Passage provided:
········

An expression of the doubts and fears I experienced when I once tried to implement pipes between processes in Python, and a proposal for another approach.

1 Doubts

The official documentation explains how implementing a shell pipeline with the subprocess module is done. After reading the example, I asked myself a few questions:

  1. In this example, at no point in time does the parent process wait (with Popen.wait() or Popen.communicate()) for p1 to finish, causing dead child processes. Was the example simplified for making reading easier and is the developer supposed to add the necessary code to avoid dead child processes?
  2. I feel uncomfortable about closing p1.stdout when I've just previously set it to PIPE. It may have to do with the SIGPIPE signal whose effect I do presumably not fully comprehend.
  3. I'm afraid of what could happen if p2 writes a lot of data to stdout, what with p2.communicate() buffering it all up. Trying it out, I saw that this indeed buffers up a lot of memory.

2 Alternative Approach

For a tool of mine I once wrote and use extensively with large amounts of data, I took on a different approach. This is the example for a tar process piping tarred up data into gpg to subsequently encrypt it:

# Run tar
tarproc = Popen(tarargs, stdout=PIPE)

········

Supplied data:
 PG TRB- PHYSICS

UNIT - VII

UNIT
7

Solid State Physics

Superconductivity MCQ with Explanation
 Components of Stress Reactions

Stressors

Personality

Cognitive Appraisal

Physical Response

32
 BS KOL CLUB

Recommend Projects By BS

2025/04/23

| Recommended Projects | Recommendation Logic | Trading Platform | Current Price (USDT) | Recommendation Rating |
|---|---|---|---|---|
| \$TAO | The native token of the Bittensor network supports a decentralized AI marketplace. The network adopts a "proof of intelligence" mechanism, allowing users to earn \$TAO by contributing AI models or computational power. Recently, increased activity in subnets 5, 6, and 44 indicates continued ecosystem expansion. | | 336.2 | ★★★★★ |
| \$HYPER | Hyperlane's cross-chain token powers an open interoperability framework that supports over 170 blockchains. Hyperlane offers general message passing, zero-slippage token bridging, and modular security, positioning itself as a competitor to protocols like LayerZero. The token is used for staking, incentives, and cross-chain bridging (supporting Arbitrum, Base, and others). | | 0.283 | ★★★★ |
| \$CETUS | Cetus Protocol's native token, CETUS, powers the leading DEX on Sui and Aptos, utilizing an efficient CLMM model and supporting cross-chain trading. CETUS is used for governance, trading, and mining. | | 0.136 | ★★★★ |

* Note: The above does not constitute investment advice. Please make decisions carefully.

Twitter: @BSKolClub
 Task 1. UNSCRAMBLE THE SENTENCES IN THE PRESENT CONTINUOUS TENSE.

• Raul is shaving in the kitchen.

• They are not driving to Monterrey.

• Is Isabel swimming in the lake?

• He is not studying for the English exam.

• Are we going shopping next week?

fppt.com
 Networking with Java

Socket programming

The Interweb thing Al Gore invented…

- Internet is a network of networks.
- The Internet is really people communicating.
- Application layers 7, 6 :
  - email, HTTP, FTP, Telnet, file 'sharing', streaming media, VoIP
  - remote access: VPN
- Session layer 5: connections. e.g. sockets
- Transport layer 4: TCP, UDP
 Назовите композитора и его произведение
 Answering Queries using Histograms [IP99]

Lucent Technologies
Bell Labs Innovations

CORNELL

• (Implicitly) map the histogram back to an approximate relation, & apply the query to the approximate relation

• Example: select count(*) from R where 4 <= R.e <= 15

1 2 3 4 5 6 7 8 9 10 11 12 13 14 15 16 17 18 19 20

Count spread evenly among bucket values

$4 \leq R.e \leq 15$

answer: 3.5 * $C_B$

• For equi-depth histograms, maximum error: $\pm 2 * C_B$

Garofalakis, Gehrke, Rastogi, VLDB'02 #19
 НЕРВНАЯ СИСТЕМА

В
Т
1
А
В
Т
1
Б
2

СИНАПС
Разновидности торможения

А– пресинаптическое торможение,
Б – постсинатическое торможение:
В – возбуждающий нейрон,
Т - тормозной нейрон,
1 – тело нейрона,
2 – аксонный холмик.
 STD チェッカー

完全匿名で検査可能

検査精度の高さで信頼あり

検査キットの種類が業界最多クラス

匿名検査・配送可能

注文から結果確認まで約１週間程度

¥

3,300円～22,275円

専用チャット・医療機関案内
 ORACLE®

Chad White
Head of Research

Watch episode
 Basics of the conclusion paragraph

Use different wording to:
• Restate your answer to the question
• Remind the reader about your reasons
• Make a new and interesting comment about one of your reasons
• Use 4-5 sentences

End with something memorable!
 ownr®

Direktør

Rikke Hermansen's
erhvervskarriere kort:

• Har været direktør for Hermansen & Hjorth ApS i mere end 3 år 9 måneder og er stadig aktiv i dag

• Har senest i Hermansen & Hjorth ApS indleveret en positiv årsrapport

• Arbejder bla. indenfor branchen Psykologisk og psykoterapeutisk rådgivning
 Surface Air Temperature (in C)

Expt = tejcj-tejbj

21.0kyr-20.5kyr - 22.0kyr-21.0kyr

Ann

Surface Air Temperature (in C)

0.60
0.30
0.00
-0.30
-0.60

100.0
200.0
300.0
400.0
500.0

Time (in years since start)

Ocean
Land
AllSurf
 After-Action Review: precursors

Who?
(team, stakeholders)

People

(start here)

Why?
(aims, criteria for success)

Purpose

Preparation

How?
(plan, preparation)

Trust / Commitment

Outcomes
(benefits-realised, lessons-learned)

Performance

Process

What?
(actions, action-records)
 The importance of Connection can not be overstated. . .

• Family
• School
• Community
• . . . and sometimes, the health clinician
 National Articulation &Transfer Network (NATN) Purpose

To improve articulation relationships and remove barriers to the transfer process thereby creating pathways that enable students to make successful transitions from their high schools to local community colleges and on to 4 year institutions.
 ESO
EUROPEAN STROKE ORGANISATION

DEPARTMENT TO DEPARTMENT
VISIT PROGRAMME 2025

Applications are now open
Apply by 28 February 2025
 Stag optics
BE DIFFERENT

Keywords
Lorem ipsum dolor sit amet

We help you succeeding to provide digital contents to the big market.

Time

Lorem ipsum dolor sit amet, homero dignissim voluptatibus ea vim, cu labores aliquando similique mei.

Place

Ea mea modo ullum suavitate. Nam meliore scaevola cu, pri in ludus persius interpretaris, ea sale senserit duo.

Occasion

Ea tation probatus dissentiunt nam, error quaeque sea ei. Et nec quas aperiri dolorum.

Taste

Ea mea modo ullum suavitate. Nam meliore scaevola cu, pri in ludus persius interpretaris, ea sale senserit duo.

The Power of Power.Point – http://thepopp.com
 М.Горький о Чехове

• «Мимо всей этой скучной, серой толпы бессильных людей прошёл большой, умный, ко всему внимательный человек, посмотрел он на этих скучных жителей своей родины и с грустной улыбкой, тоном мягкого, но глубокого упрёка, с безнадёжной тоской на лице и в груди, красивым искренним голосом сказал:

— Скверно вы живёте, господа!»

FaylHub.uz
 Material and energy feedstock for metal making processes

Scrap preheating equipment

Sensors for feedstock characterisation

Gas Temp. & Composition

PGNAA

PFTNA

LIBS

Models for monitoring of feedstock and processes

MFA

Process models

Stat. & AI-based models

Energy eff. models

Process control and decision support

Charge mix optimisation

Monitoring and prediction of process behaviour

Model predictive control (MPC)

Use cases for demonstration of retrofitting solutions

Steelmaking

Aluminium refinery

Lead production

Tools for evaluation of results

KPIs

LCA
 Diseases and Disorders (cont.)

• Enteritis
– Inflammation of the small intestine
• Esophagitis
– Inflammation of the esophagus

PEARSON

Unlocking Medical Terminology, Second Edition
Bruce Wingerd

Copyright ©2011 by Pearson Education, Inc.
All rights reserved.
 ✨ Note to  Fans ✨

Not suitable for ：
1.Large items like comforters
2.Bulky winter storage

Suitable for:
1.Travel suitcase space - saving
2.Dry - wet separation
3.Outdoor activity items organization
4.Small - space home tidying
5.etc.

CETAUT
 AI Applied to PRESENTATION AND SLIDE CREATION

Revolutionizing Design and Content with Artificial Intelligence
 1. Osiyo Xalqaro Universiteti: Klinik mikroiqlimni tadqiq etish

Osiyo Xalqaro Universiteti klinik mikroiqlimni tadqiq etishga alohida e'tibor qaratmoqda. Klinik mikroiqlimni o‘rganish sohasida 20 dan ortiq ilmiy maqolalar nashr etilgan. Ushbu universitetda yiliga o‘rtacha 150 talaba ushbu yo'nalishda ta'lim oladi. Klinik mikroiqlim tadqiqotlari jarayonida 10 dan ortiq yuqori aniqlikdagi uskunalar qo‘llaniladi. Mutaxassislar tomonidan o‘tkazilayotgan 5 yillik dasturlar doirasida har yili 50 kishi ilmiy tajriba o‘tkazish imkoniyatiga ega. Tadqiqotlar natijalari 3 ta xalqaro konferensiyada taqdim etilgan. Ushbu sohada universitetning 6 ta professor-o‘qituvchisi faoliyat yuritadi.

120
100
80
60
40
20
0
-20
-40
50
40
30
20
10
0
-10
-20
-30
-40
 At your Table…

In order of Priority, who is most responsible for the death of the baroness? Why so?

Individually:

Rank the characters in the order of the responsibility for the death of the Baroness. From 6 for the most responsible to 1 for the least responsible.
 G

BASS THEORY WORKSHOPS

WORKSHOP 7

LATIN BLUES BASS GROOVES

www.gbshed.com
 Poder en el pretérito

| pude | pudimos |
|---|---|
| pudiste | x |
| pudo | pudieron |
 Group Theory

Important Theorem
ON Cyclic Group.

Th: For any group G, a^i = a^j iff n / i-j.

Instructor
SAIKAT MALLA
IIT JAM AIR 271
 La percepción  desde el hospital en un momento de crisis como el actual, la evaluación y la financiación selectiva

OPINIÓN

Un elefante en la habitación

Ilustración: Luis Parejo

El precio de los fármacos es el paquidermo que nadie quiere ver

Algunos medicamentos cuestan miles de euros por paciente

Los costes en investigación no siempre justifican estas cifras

········

Questions to answer:
A - Transcribe the stretch of the passage on Python pipes from "1. In this example, at" through "dead child processes?".
B - In the passage on Python pipes, which two programs does the alternative example connect, and what does the second one do?
C - Resume the passage on Python pipes after its last line of code, "tarproc = Popen(tarargs, stdout=PIPE)".

Answers for the exercise:
A -
1. In this example, at no point in time does the parent process wait (with Popen.wait() or Popen.communicate()) for p1 to finish, causing dead child processes. Was the example simplified for making reading easier and is the developer supposed to add the necessary code to avoid dead child processes?

B - A tar process pipes its tarred-up data into gpg, which encrypts it.

C -
# Run gpg
gpgproc = Popen(gpgargs, stdin=tarproc.stdout)

# Manage processes
gpgproc.communicate()
tarproc.communicate()

Following the points I noted earlier on:

  1. I call Popen.communicate() for both gpgproc and tarproc, to avoid dead children.
  2. I don't do anything about SIGPIPEs. I don't particularly care about gpgproc exiting before tarproc (which it shouldn't do anyway).
  3. Note how the order in which you call Popen.communicate() is important, because if you call tarproc.communicate() first, it will buffer up all what tarproc writes to stdout, which you don't want to do if it's a lot of data. On the other hand if you call tarproc.communicate() last, as you should, there will be no data left to buffer up since it's been consumed by gpgproc (which doesn't have stdout=PIPE). So you'll be fine.